BAGHDAD - A car bomb ripped through a crowded commercial district in a mainly Shiite town north of Baghdad on Friday, killing at least 32 people and wounding 43, Iraqi officials said.
The explosion in Dujail was apparently targeting a police station but instead it badly damaged a nearby medical clinic, according to police. Concrete barriers largely protected the police station, the officials said.
Two police officers and a hospital official gave the casualty toll on condition of anonymity because they weren't authorized to release the information.
Dujail, 80 kilometres north of Baghdad, was the site of a 1982 assassination attempt against Saddam Hussein. The ousted Iraqi leader was hanged on Dec. 30, 2006 after being convicted of ordering the killings of more than 140 Shiites from Dujail in retaliation for the attempt on his life.
Friday's blast was the latest in a series of attacks in areas north of Baghdad, where violence has been slower to decline than elsewhere in the country.

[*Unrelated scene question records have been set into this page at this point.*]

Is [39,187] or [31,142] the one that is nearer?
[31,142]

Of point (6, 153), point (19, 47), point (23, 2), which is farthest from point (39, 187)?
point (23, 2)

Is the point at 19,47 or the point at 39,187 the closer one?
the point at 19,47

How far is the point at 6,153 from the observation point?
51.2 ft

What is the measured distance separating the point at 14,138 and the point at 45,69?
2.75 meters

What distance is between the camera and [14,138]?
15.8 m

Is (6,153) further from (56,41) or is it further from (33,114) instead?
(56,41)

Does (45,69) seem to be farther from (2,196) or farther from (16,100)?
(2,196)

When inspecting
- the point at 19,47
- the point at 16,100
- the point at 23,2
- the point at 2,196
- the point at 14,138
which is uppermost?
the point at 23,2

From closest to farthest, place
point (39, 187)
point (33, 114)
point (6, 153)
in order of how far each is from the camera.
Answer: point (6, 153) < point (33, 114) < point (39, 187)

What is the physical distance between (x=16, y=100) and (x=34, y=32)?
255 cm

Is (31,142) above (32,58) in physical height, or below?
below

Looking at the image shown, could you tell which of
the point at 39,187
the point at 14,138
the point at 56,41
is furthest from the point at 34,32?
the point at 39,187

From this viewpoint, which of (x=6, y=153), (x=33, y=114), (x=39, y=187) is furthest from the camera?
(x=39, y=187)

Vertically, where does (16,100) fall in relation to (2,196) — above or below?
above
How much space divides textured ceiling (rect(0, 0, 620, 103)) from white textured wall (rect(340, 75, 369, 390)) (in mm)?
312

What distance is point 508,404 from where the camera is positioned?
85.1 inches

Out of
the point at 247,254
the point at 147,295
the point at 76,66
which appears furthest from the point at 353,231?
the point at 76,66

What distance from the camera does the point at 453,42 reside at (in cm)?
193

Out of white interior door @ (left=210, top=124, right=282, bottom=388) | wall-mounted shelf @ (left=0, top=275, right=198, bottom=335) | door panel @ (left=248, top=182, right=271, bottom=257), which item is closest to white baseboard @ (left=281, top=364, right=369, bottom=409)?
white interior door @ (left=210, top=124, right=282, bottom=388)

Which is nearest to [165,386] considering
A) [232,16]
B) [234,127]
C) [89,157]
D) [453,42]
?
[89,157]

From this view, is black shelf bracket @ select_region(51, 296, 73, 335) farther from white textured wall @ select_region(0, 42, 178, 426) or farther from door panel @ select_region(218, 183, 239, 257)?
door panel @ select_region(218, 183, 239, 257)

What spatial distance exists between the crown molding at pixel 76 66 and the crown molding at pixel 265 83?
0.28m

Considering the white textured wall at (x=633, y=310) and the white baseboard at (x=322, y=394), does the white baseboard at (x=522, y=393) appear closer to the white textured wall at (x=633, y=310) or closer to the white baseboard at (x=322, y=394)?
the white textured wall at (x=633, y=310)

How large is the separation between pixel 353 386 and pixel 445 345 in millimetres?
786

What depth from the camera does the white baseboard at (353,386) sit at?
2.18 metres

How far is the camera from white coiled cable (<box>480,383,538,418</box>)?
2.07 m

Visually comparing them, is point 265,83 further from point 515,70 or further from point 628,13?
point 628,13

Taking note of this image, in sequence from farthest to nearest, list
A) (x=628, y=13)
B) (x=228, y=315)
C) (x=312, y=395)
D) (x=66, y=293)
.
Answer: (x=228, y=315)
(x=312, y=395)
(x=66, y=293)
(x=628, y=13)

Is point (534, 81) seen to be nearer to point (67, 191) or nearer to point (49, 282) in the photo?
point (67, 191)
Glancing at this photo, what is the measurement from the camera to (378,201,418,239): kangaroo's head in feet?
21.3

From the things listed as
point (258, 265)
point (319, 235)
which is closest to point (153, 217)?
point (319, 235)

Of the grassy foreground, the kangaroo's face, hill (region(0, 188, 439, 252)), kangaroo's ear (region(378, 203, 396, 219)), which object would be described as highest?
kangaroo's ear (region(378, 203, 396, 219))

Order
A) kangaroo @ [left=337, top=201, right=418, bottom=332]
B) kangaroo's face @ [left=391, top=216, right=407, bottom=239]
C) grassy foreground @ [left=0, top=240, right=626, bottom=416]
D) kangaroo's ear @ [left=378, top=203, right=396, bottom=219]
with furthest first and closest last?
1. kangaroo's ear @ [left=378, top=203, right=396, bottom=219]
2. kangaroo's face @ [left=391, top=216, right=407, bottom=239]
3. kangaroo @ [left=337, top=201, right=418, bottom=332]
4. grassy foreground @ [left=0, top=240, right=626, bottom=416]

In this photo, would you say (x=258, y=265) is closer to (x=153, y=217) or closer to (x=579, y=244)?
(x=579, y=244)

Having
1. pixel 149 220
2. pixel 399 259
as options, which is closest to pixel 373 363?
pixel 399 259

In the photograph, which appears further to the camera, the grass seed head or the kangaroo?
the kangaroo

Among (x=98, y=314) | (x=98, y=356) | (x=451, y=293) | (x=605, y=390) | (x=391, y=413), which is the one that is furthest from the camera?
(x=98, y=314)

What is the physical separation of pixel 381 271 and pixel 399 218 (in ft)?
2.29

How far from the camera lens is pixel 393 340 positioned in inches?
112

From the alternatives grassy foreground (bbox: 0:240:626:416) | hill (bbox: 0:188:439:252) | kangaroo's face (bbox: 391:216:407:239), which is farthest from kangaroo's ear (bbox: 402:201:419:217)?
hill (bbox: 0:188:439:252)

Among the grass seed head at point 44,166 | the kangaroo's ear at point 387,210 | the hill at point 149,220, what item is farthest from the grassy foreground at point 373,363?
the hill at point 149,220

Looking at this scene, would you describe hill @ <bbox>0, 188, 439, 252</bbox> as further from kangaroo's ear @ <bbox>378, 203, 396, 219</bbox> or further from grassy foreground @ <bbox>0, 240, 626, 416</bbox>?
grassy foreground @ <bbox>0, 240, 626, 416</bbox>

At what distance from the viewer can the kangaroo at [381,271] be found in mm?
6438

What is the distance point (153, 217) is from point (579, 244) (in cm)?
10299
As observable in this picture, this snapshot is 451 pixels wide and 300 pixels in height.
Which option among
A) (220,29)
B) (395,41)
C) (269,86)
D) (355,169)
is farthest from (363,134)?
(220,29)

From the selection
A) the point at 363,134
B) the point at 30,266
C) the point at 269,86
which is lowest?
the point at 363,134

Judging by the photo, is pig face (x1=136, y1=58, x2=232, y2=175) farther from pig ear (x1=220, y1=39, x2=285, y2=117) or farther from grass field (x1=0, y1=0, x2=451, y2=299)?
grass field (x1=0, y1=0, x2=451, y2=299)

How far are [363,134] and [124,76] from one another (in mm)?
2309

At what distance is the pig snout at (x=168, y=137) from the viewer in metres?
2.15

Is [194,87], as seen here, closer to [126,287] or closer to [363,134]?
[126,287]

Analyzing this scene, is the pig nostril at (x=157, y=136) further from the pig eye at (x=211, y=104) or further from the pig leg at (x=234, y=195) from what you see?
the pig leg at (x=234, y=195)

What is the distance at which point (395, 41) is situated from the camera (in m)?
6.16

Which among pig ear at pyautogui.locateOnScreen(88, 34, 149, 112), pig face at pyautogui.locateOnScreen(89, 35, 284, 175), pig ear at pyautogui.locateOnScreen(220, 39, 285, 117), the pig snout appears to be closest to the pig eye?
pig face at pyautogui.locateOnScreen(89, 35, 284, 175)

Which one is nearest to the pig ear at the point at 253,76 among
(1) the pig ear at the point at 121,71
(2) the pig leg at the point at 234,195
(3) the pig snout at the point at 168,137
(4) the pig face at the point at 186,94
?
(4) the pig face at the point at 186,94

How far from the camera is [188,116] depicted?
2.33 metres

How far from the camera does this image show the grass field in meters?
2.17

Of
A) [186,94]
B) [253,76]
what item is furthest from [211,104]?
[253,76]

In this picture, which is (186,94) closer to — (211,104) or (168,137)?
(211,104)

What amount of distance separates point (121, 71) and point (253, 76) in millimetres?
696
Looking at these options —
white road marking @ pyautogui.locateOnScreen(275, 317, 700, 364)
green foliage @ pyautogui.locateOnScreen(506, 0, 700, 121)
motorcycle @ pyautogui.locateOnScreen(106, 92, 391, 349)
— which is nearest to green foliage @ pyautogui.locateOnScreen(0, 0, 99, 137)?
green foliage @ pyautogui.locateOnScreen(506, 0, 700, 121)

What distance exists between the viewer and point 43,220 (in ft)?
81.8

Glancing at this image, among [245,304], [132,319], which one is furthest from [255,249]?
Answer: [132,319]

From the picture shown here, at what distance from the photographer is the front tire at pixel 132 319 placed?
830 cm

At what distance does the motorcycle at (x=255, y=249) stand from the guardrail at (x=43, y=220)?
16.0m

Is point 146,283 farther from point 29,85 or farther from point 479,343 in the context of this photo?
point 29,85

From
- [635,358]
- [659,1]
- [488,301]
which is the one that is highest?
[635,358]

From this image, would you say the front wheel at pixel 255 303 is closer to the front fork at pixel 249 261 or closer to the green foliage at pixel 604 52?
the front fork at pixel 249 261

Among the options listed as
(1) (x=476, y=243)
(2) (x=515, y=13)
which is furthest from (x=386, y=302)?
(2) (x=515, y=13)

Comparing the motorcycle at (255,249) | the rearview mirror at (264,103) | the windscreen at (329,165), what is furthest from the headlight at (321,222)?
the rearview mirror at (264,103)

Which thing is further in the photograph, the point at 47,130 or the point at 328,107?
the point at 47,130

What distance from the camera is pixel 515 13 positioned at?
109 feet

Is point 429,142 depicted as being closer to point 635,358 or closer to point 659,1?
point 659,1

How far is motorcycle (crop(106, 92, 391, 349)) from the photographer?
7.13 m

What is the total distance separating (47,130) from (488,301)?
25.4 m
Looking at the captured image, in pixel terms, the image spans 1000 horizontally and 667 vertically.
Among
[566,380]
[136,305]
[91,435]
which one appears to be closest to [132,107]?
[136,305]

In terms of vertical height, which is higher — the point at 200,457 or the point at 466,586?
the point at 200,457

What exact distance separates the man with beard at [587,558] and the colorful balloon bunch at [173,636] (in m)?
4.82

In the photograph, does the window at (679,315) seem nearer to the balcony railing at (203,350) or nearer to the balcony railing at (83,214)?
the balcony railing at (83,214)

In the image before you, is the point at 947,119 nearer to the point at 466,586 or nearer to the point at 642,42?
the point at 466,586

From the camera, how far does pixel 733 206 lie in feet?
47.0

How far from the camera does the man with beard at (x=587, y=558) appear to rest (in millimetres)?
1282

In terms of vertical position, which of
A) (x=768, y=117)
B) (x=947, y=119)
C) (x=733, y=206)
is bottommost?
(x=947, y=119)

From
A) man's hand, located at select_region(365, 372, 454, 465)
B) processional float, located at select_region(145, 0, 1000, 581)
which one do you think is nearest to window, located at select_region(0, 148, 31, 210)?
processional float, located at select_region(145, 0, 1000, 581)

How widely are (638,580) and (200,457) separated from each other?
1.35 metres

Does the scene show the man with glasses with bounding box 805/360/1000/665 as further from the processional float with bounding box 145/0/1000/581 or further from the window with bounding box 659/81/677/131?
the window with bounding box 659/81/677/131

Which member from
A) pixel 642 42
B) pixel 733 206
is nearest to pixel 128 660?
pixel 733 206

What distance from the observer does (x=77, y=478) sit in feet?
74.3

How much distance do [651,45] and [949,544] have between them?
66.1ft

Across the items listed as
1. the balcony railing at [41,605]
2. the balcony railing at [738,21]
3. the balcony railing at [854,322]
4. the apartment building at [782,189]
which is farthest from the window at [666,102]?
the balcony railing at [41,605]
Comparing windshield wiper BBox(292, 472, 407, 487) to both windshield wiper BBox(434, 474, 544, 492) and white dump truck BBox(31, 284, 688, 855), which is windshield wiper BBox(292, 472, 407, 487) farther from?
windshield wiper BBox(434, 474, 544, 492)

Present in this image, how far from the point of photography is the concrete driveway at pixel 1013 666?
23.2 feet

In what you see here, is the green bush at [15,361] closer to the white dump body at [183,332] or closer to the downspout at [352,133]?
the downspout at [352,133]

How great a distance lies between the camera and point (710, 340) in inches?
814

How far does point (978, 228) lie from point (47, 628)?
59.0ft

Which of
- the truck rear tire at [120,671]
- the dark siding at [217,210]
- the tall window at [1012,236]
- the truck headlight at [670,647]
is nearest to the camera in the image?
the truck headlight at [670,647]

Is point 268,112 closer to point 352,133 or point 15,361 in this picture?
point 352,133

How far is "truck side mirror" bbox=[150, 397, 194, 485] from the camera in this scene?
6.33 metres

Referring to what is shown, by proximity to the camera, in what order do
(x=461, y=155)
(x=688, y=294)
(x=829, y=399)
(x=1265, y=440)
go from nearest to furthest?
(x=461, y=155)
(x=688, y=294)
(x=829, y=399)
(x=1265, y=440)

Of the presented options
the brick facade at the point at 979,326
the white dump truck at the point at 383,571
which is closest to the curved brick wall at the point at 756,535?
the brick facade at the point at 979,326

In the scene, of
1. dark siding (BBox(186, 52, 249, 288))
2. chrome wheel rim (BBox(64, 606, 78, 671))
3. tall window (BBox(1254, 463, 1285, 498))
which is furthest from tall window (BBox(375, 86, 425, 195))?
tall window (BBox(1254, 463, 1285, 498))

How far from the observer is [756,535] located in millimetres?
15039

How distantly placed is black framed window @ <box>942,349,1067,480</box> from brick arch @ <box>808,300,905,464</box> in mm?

Earlier Friday, a suicide bomber blew himself up in front of a Shiite mosque farther north in Sinjar as worshippers left prayers at midday, killing two civilians and wounding 15, police chief Col. Awad Kahlil said.
Sinjar is near Mosul, which is the target of an ongoing U.S.-Iraqi operation against Sunni insurgents.
In political developments, Shiite followers of anti-U.S. cleric Muqtada al-Sadr demonstrated in Baghdad and the southern city of Kufa against plans for a U.S.-Iraqi security agreement that will determine the status of the U.S. military in Iraq after the current UN mandate expires at the end of the year.
In Baghdad's Sadr City neighbourhood, Sheik Abdul Hadi al-Mohammadawi, an al-Sadr aide, told worshippers during prayers that it is a "suspicious agreement" that would bring "humiliation and degradation to the Iraqi people."
After the prayers, worshippers burned American and Israeli flags and chanted: "No, America, no! No, agreement, no!"
In Kufa, al-Sadr supporters carried banners, including one that said: "We won't accept Iraq being an American colony!" Another said: "The suspicious agreement means the permanent occupation of Iraq."
U.S. and Iraqi forces routed Shiite militiamen loyal to al-Sadr in a spring offensive in Sadr City.
U.S.-Iraqi talks on the security agreement have slowed over Washington's insistence on retaining sole legal jurisdiction over American troops in Iraq and differences over a schedule for the departure of the U.S. military.
Iraqi officials want all foreign troops out by the end of 2011. However, President George W. Bush has resisted a firm timetable for withdrawing troops from Iraq.